Hi @mpadge and @abyrd. Thank you very much for your inputs. One of our goals with r5r is to minimize the number of 'black boxes' in routing tasks, so researchers can know more accurately what the results they're getting mean. We also do not want to misrepresent r5 or hinder any of its capabilities, so your input here is very much appreciated.

@mpadge, your comment contrasts the output of gtfsrouter with that of r5, but I think there may still be some misunderstanding. In fact the output of r5 is exactly what you described for gtfsrouter. The question then is just whether r5r exploits this time window capability of the r5 library to get the results you're looking for. I don't yet know if this is the case.

Indeed, r5r uses the time window capability of r5, just not by default. The r5r::travel_time_matrix() function has a time_window parameter with a default value of 1 minute, so it's up to the user to decide wether to use the time window or not.

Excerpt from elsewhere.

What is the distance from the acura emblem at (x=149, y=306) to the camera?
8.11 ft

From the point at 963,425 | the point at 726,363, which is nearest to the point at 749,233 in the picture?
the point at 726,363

I will take another look at R5R and see if I can determine exactly how R5 is called and whether time windows are used as intended in each case. Any links to code from the R5R team would be appreciated.

Recently I've carried out a huge clean up of r5r's Java codebase, so it should be much easier to understand what's going on now than on the first time you looked. There are some oddities in the code structure due to the very nature of r5r: it's a bridge between Java's OOP and R's functional programming styles. So, basically, the R5RCore class is just a collection of public functions that can be accessed by R, and those functions instantiate Java objects that do the actual work.

r5r uses the TravelTimeComputer class from r5 to calculate travel times for each origin point, and then aggregates everything into a full travel time matrix at the end. The TravelTimeMatrixComputer class is the one that does that, by instantiating one TravelTimeComputer object from r5 per origin and computing it's travel times to all destinations. The R5Process super class is the one that handles all origin points and manages the parallelisation. The time window is set here.

Please, let us know if you have any questions or if you find out that we are doing something the wrong way. We'll also keep working on the documentation to make it more clear what exactly each function does and what the results mean. We'll update this issue once we have some proposals, so you can take a look before we submit to CRAN.

Thanks again for the feedback.

rafapereirabr commented 2 years ago

Hi all. I guess this discussion has been clarified for now. I'll be closing this issue, but I'm glad to reopen it in the feature if new questions arise.